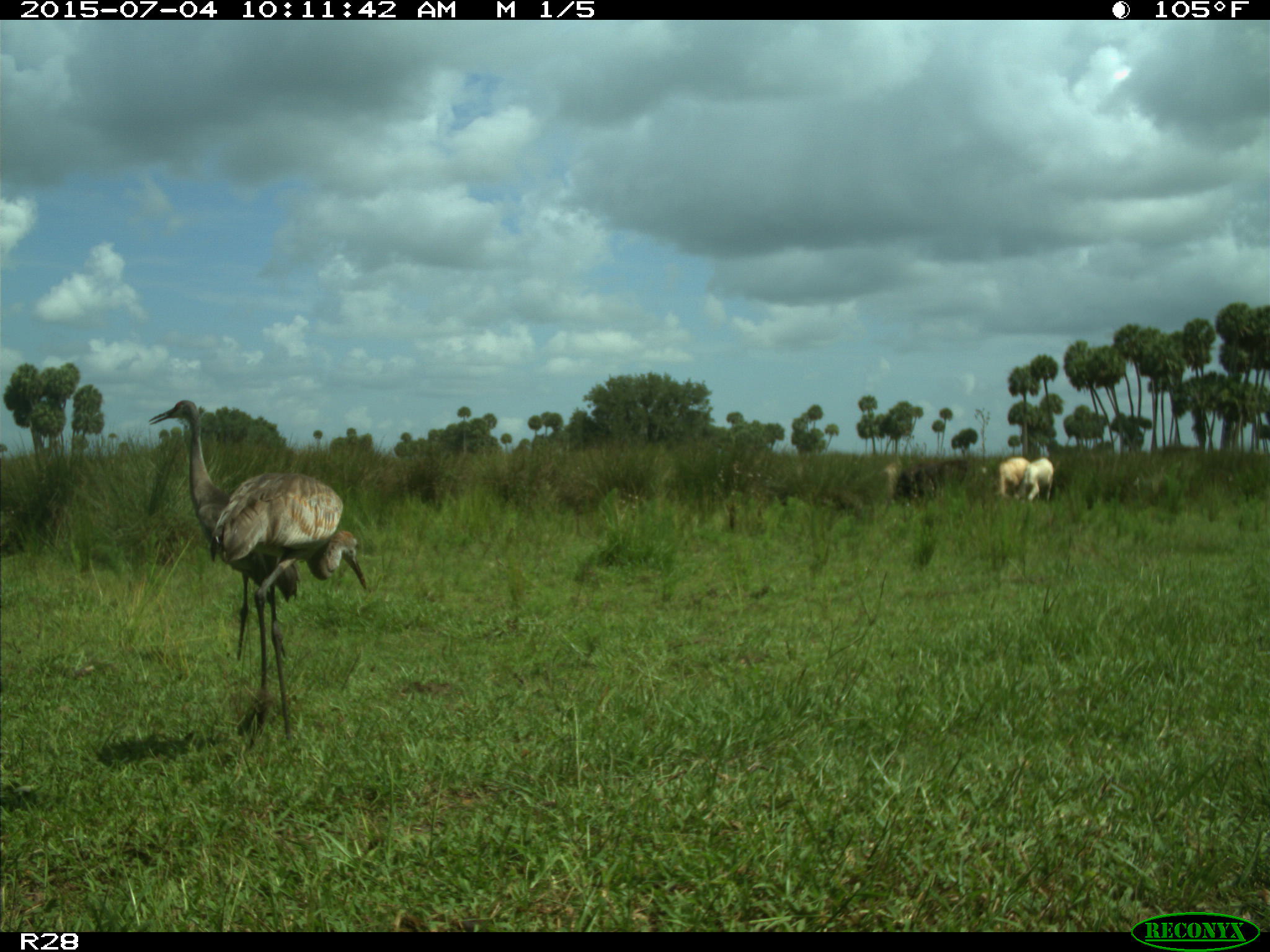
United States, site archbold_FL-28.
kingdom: Animalia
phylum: Chordata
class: Mammalia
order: Artiodactyla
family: Bovidae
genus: Bos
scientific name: Bos taurus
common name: domestic cow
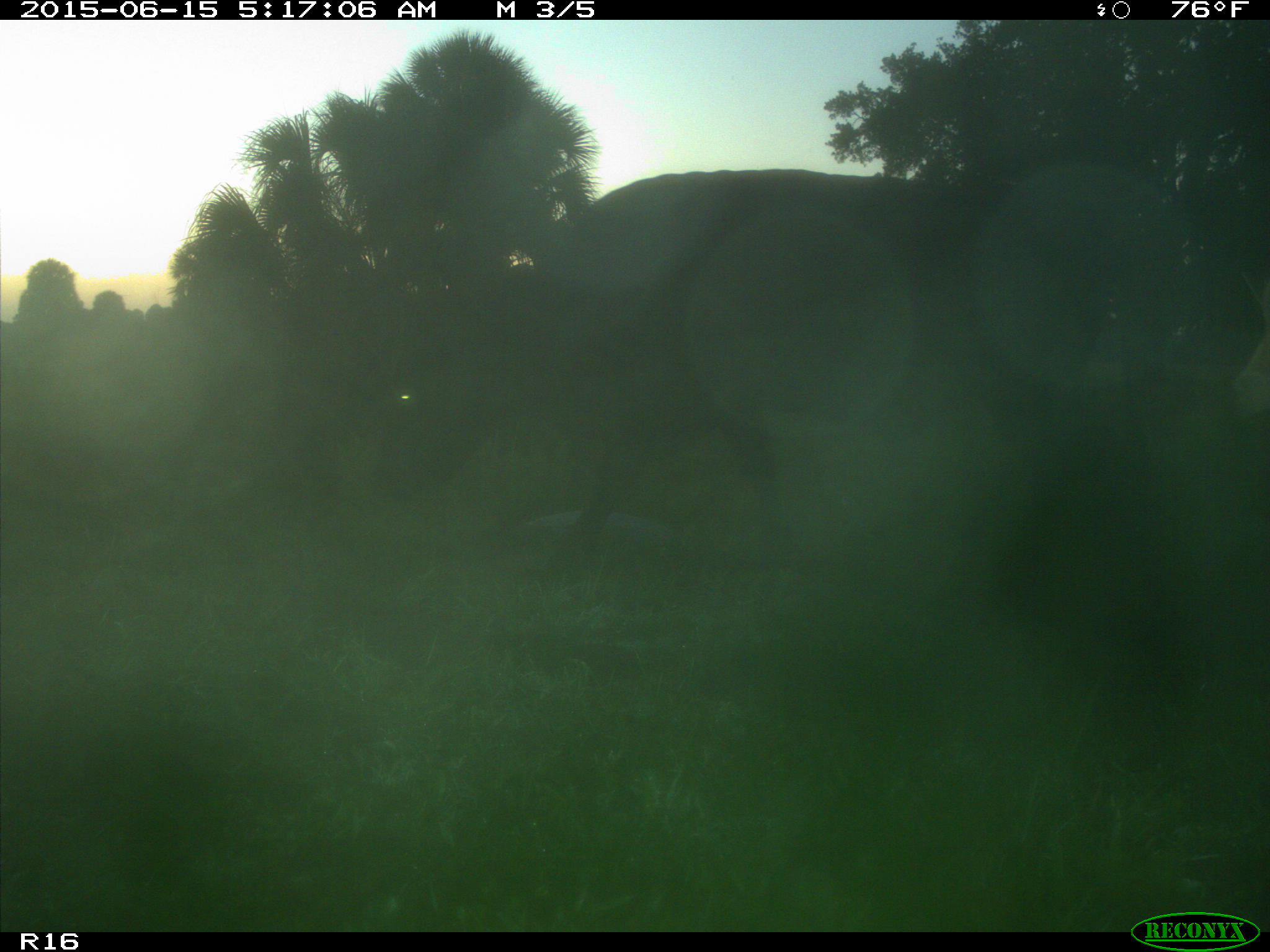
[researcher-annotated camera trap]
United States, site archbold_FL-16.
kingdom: Animalia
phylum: Chordata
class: Mammalia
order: Artiodactyla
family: Bovidae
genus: Bos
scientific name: Bos taurus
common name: domestic cow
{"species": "Bos taurus (domestic cow)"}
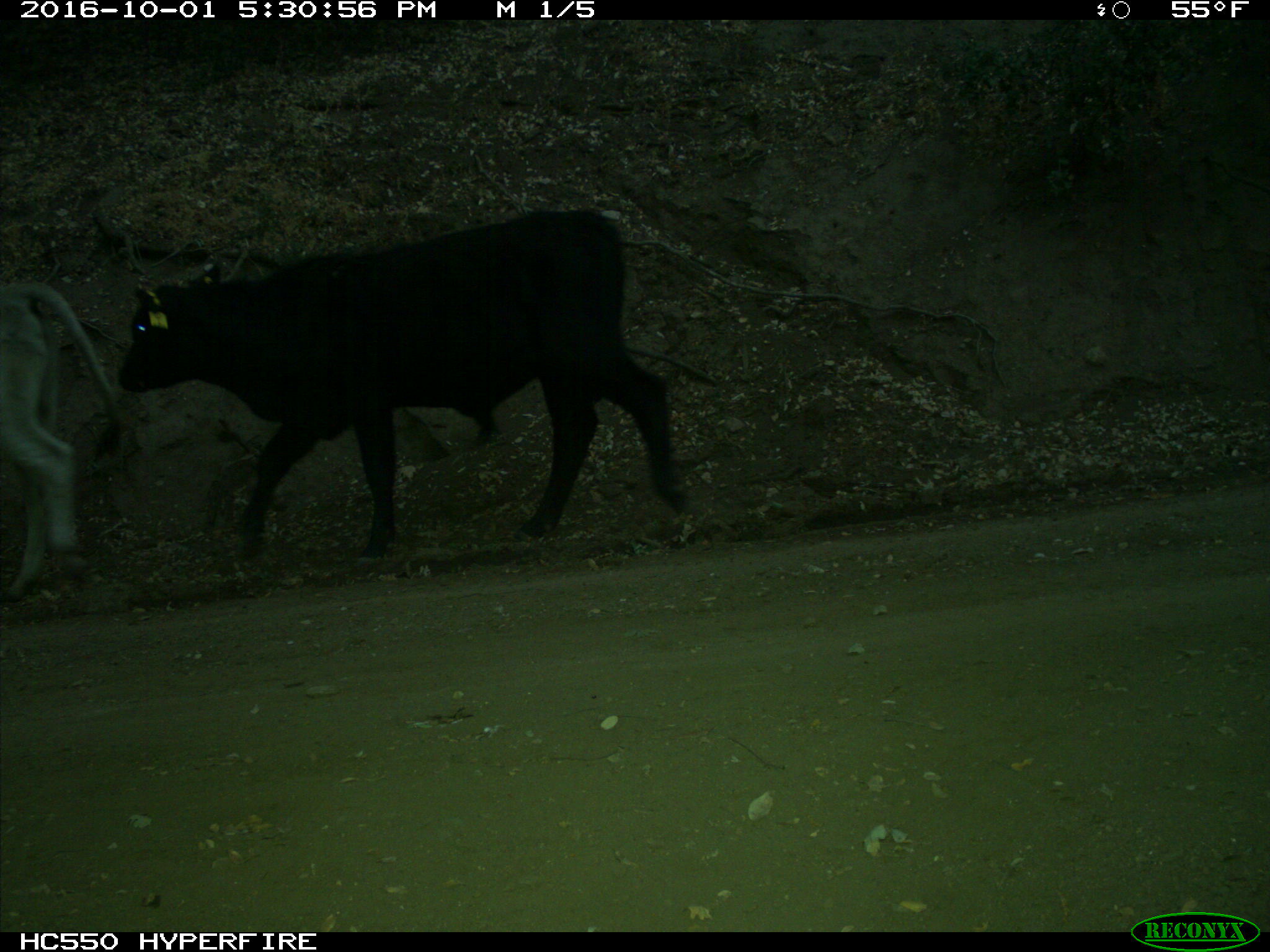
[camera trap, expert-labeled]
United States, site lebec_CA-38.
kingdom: Animalia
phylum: Chordata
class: Mammalia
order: Artiodactyla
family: Bovidae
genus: Bos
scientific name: Bos taurus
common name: domestic cow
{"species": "Bos taurus (domestic cow)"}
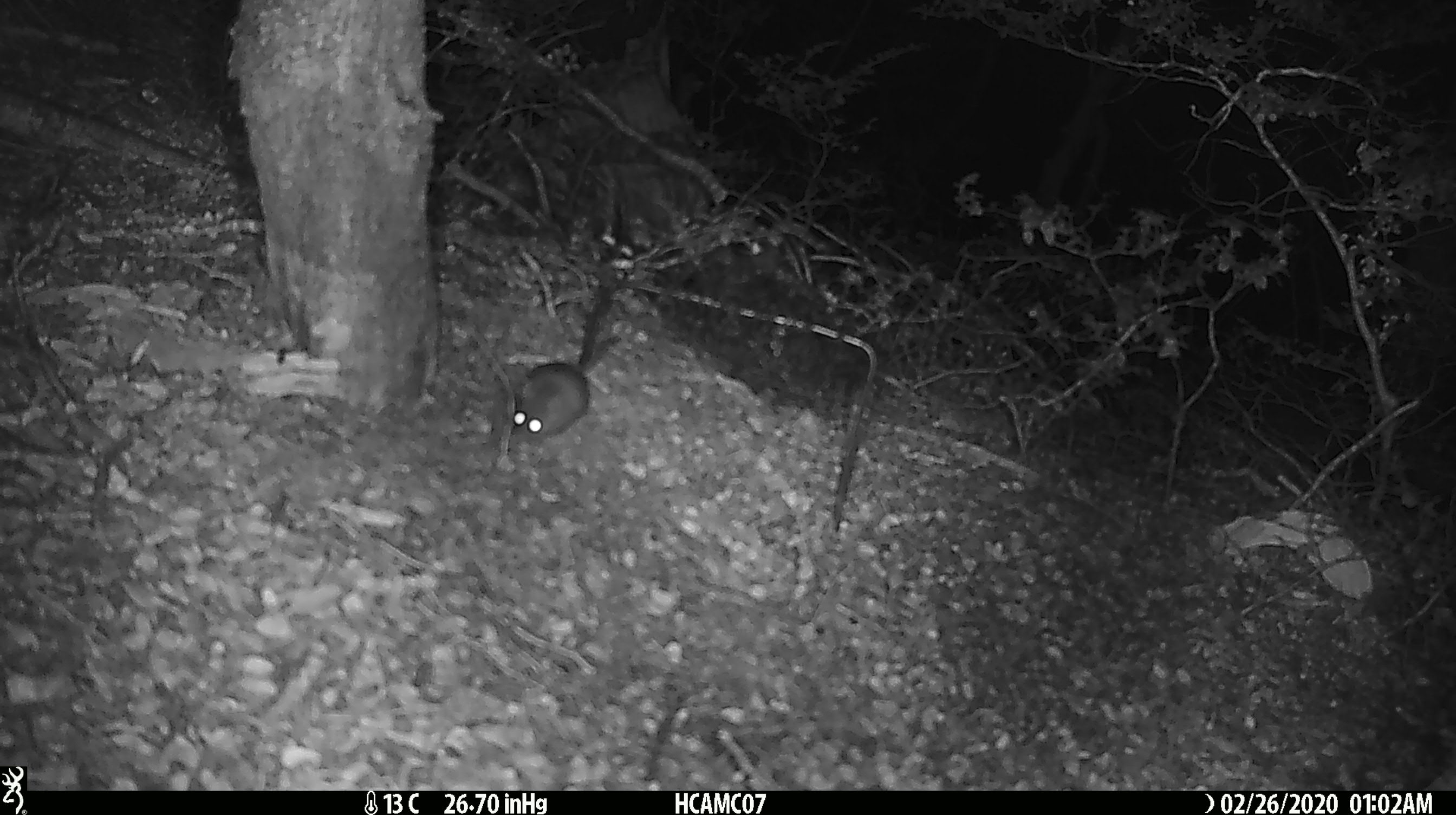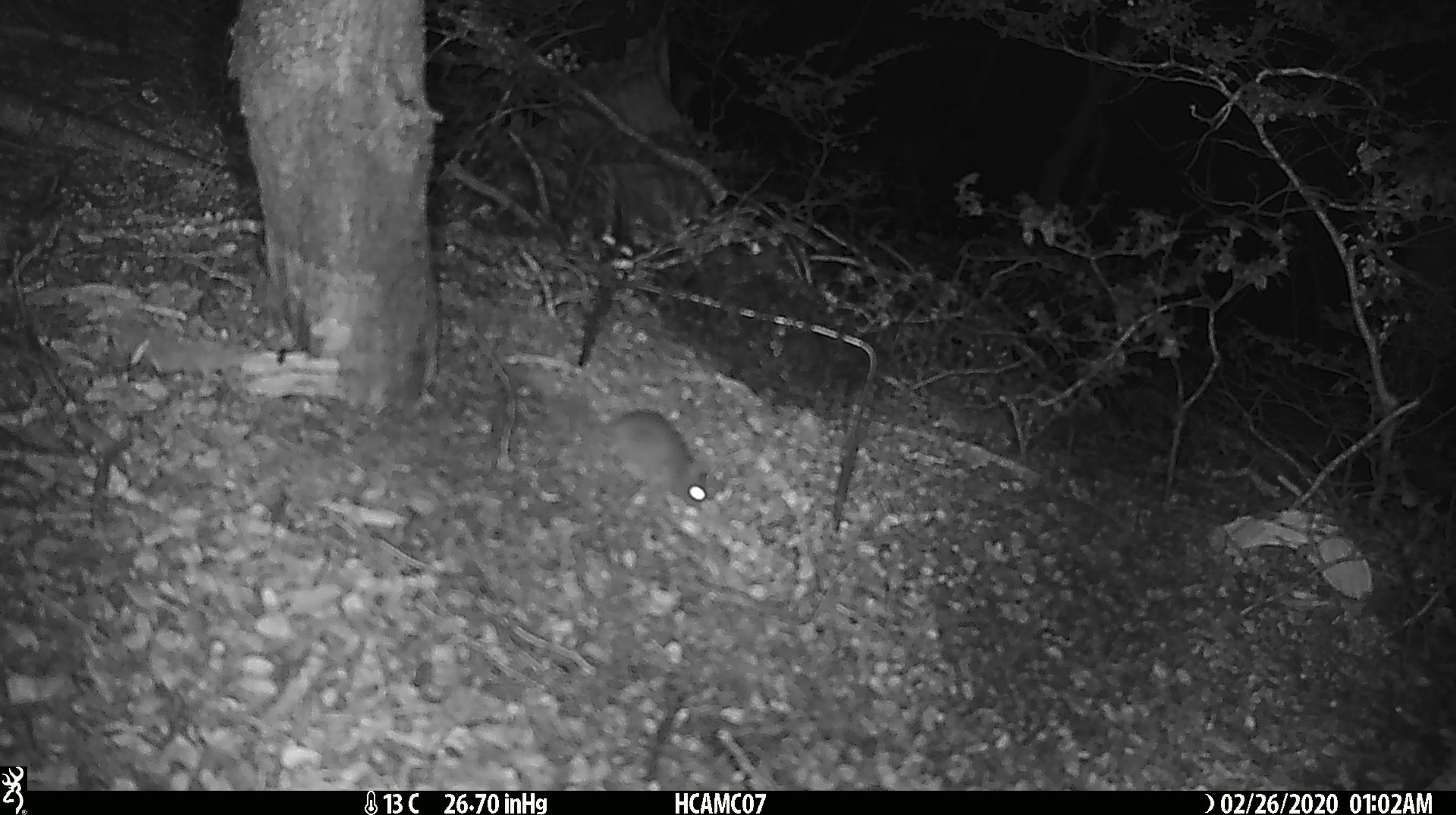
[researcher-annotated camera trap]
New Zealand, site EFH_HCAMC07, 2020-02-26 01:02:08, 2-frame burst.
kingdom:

==============================

- PROBLEM DESCRIPTION
Copy each line of the material above exactly, but not the images.

- RESPONSE TO THIS EXERCISE
United States, site archbold_FL-28.
kingdom: Animalia
phylum: Chordata
class: Mammalia
order: Artiodactyla
family: Bovidae
genus: Bos
scientific name: Bos taurus
common name: domestic cow
[researcher-annotated camera trap]
United States, site archbold_FL-16.
kingdom: Animalia
phylum: Chordata
class: Mammalia
order: Artiodactyla
family: Bovidae
genus: Bos
scientific name: Bos taurus
common name: domestic cow
{"species": "Bos taurus (domestic cow)"}
[camera trap, expert-labeled]
United States, site lebec_CA-38.
kingdom: Animalia
phylum: Chordata
class: Mammalia
order: Artiodactyla
family: Bovidae
genus: Bos
scientific name: Bos taurus
common name: domestic cow
{"species": "Bos taurus (domestic cow)"}
[researcher-annotated camera trap]
New Zealand, site EFH_HCAMC07, 2020-02-26 01:02:08, 2-frame burst.
kingdom:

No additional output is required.